L'initiative populaire "Pour des primes plus basses - Frein aux coûts de la santé (Frein aux coûts-Initiative)" demande l'introduction d'un frein aux coûts dans l'assurance obligatoire des soins. obligatoire assurance obligatoire des soins (AOS). Le Conseil fédéral reconnaît la
de la maîtrise des coûts.Il rejette cependant l'initiative, car l'exigence d'un financement exclusif par l'assurance-maladie n'est pas suffisante.Le lien exclusif entre les mesures et l'évolution de l'économie n'a pas été retenu.- l'évolution des salaires.n'est pas suffisant.
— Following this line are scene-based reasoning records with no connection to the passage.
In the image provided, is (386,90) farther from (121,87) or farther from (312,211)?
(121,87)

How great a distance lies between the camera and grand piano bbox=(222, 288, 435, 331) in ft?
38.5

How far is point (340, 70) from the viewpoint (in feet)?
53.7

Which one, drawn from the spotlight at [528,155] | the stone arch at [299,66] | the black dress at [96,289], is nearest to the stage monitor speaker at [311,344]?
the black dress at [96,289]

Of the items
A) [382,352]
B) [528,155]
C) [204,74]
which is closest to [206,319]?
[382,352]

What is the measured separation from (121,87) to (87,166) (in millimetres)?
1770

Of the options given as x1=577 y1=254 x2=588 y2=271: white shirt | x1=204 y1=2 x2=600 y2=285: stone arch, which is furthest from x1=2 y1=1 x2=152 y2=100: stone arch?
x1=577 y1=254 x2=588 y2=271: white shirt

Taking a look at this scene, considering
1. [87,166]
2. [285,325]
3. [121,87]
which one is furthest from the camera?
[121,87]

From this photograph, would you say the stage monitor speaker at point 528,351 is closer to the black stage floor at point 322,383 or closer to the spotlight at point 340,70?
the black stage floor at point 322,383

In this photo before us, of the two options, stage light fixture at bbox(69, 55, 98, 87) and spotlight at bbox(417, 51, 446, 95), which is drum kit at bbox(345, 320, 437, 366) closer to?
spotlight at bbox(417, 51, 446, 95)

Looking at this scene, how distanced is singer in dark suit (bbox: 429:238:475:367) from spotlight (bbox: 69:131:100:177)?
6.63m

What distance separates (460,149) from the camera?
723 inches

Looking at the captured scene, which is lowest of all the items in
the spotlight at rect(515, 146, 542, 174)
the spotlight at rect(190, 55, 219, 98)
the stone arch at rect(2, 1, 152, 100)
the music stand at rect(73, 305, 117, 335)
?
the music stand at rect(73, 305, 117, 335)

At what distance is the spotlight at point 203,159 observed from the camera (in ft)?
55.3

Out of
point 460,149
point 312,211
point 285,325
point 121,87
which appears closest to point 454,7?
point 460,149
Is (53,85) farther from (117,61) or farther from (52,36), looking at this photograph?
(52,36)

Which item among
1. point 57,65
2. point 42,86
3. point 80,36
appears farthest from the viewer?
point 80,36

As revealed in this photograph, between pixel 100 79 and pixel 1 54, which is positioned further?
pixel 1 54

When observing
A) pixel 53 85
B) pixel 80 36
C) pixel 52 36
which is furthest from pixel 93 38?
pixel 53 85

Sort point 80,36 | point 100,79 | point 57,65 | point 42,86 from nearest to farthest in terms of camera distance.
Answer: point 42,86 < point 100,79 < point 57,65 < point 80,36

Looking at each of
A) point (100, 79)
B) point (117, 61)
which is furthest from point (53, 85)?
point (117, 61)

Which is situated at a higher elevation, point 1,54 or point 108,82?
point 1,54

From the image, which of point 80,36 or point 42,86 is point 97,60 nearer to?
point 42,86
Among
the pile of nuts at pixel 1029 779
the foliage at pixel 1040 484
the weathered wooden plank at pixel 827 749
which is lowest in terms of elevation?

Il oppose à l'initiative un contre-projet indirect.à l'encontre de cette proposition : Le Conseil fédéral et les cantons doivent ae se baser sur les besoins médicaux fixer un pourcentage pour l'augmentation maximale des coûts de l'AOS par rapport à l'année précédente. par rapport à l'année précédente (objectif de coûts). Si les objectifs de coûts ne sont pas respectés, lesles cantons et le Conseil fédéral examinent s'il y a lieu de prendre des mesures de correction des coûts.n de l'évolutionde l'évolution de la situation. Les instruments existants sont complétés de manière ciblée. complétés.
Magasin
Pour des primes plus basses. Frein aux coûts de la santé (initiative sur le frein aux coûts)" et au contre-projet indirect (modification de la loi fédérale sur l'assurance-maladie)(21.067)
Situation actuelle
Le 14 mars 2023, le Conseil des Etats, en tant que deuxième conseil, entre en matière sur le projet par 23 voix contre 19. La discussion détaillée porte d'abord sur l'art. 32, où le Conseil national a ajouté un alinéa 3. Selon lui, l'autorité doit agir lorsqu'il est constaté que les critères de l'EAE - économicité, adéquation, efficacité - ne sont plus remplis.
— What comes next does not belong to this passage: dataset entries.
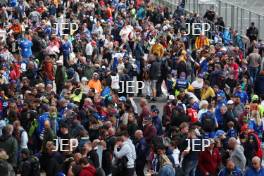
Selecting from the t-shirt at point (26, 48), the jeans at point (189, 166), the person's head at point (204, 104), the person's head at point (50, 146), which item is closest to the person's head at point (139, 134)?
the jeans at point (189, 166)

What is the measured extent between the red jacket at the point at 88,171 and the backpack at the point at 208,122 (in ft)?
17.2

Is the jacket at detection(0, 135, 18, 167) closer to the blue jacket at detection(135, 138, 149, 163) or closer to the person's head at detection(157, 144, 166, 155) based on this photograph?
the blue jacket at detection(135, 138, 149, 163)

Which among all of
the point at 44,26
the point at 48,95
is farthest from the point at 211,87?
the point at 44,26

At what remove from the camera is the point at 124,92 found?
A: 3816 centimetres

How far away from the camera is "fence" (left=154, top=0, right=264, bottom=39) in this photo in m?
50.9

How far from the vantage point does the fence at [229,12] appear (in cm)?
5094

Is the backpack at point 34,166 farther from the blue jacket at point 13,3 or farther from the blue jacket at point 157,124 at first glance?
the blue jacket at point 13,3

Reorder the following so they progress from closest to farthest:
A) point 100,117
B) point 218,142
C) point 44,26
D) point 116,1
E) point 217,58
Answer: point 218,142, point 100,117, point 217,58, point 44,26, point 116,1

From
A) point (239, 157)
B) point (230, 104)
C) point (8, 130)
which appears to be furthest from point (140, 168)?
point (230, 104)

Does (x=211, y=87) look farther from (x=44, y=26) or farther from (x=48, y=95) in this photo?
(x=44, y=26)

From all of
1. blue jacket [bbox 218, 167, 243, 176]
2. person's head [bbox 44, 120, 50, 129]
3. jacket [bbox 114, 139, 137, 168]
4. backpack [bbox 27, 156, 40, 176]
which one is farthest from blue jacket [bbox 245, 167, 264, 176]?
person's head [bbox 44, 120, 50, 129]

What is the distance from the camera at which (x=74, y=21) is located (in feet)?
152

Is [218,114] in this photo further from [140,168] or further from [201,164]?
[201,164]

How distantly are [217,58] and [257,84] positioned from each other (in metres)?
1.44
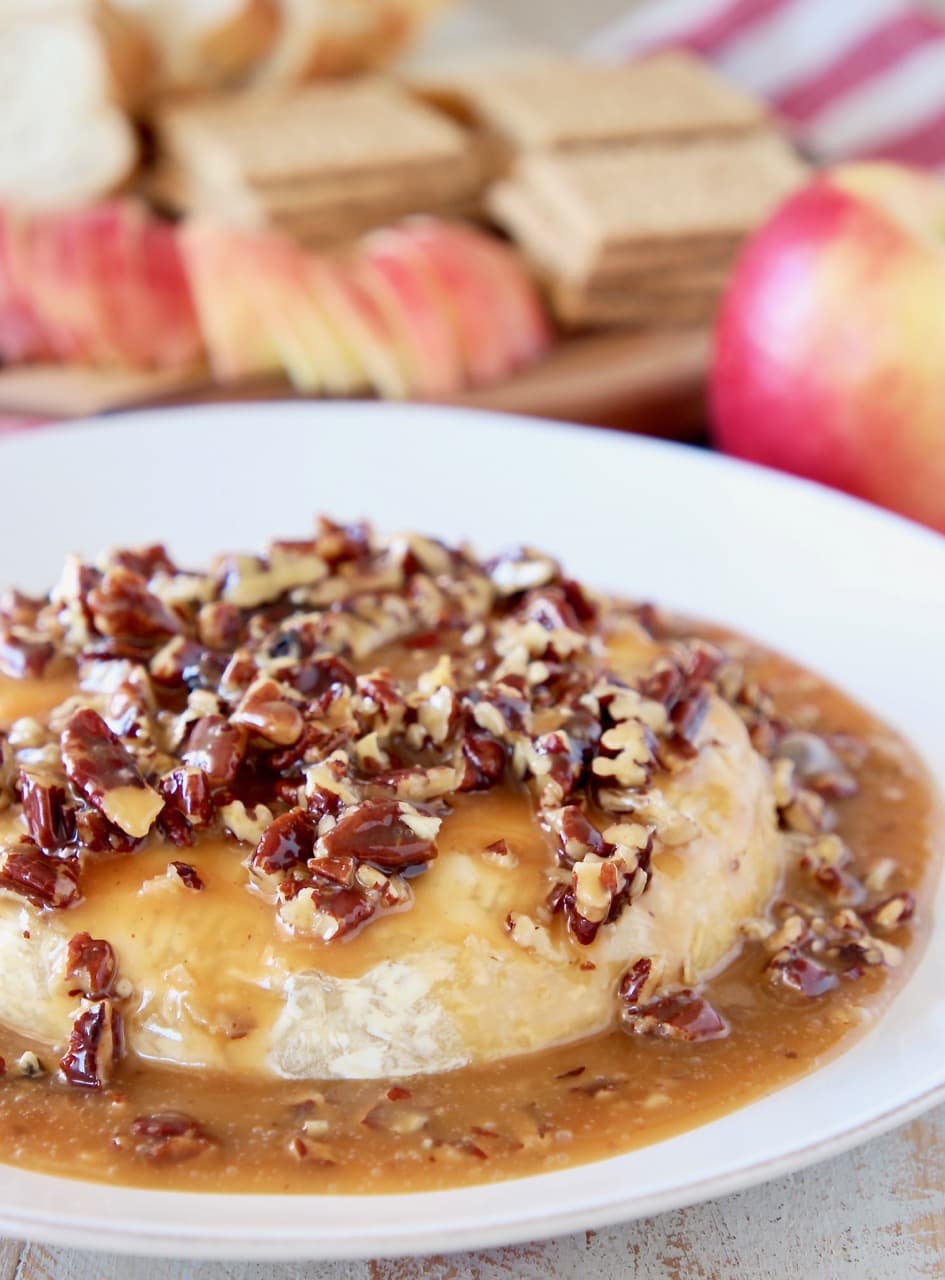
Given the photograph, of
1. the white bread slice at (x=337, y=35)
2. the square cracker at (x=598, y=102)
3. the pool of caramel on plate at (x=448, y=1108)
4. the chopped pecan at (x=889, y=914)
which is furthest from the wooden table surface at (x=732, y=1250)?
the white bread slice at (x=337, y=35)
Le Conseil national demande également une procédure basée sur les preuves, puis une procédure d'évaluation, ce qui fait également référence aux Health Technology Assessments (HTA). La minorité Hegglin (centre/ZG) reprend la version du Conseil national et la complète par un concept détaillé.
Le Contrôle fédéral des finances a constaté dans un rapport de mars 2022 qu'il fallait agir en matière de contrôle d'efficacité et que ses recommandations, formulées dès 2014, n'étaient pas encore mises en œuvre.
La majorité de la commission (CSSS-E) estime que l'ajout à l'art. 32, al. 3, est inutile. L'OFSP a assuré qu'ils avaient déjà concrétisé les critères EAE et qu'ils les appliqueraient. Le Conseil fédéral est également de cet avis. La proposition de la minorité est adoptée par 32 voix contre 18. Concernant les tarifs, la majorité souhaite que les autorités fédérales et cantonales n'obtiennent pas de compétences subsidiaires supplémentaires (art. 46a, art. 49, al. 2bis).
La minorité Hegglin (centre/ZG) souhaite suivre le Conseil national et le Conseil fédéral. La proposition de la minorité est adoptée par 22 voix contre 18. Les objectifs de coûts (art. 54) sont considérés comme le véritable noyau du projet : le Conseil fédéral prévoit des objectifs de coûts, la minorité Müller (PLR/LU) souhaite les supprimer. La minorité est rejetée par 24 voix contre 16. Au vote global, le projet est adopté par 23 voix contre 17.
Perspectives
La CSSS-N se penchera sur ces divergences les 23 et 24 mars.